Re: bug in XML::LibXML::Error 1.69_1: "int1, int2, int3" becomes "num1, num2, num3"

On Thursday 05 February 2009 22:51:26 olivier Thereaux wrote:
> Hi Petr,
...
> $error = bless( { 'num1' => 0, 'file' => '', 'message' => 'attributes
> construct error ', 'domain' => 1, 'level' => 3, 'str2' => undef,
> '_prev' => undef, 'str1' => undef, 'str3' => undef, 'num2' => 10,
> 'code' => 65, 'line' => 8 }, 'XML::LibXML::Error' );
>
...
>
> However, in the case of the error I just dumped above, I am surprised
> that int2/num2 seems to actually be wrong.

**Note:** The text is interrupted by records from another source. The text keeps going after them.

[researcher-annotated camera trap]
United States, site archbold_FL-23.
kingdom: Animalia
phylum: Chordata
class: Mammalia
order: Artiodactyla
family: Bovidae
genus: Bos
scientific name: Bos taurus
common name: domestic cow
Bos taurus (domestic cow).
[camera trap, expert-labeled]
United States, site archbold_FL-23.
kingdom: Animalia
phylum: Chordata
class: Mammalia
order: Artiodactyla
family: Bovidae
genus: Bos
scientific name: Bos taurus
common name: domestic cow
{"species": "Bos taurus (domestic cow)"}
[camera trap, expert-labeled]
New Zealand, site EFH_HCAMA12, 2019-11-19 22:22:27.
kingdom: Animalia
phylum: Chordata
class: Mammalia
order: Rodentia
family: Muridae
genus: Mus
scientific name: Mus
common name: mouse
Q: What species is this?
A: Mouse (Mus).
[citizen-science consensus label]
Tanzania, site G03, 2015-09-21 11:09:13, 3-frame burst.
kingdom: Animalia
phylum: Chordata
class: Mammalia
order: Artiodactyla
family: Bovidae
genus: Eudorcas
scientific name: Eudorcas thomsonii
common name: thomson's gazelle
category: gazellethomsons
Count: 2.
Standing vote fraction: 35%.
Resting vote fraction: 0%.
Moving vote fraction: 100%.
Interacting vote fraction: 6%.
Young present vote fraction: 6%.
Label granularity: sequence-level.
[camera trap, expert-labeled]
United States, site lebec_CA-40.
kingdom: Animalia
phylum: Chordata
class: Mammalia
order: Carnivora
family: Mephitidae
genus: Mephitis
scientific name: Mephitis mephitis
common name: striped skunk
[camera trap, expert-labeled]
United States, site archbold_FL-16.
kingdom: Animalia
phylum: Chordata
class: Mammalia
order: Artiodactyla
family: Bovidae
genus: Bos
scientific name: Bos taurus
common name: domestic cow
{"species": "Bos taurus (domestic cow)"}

Indeed, 'num2' => 10 where
> the "old" version of lbxml2 shows the error around column 15. Is that
> a bug too?
>
>
> My test case is
> http://qa-dev.w3.org/wmvs/HEAD/dev/tests/2689-attribute-no-space.xhtml feel
> free to use it, of course.
>
> Thanks,

So looking at libxml2 code (error.c) it seems that the generic handler does 
its own computation of the column number while selecting the context of the 
source XML to print (see xmlParserPrintFileContextInternal). The value passed 
to the structured handler is obtained from the input buffer and seems to be 
inaccurate/approximate. 

So a did what xmlParserPrintFileContextInternal does and added two fields:
$@->context() returns a string with the XML surrounding the error and 
$@->column() returns the offset in this string. This is now in SVN,
I'll make another developers release soon. These values are used in 
serialization code ("$@") so that now XML::LibXML hopefully produces the 
exact same error messages as xmllint.

Best,

-- Petr

Received on Friday, 6 February 2009 15:35:58 UTC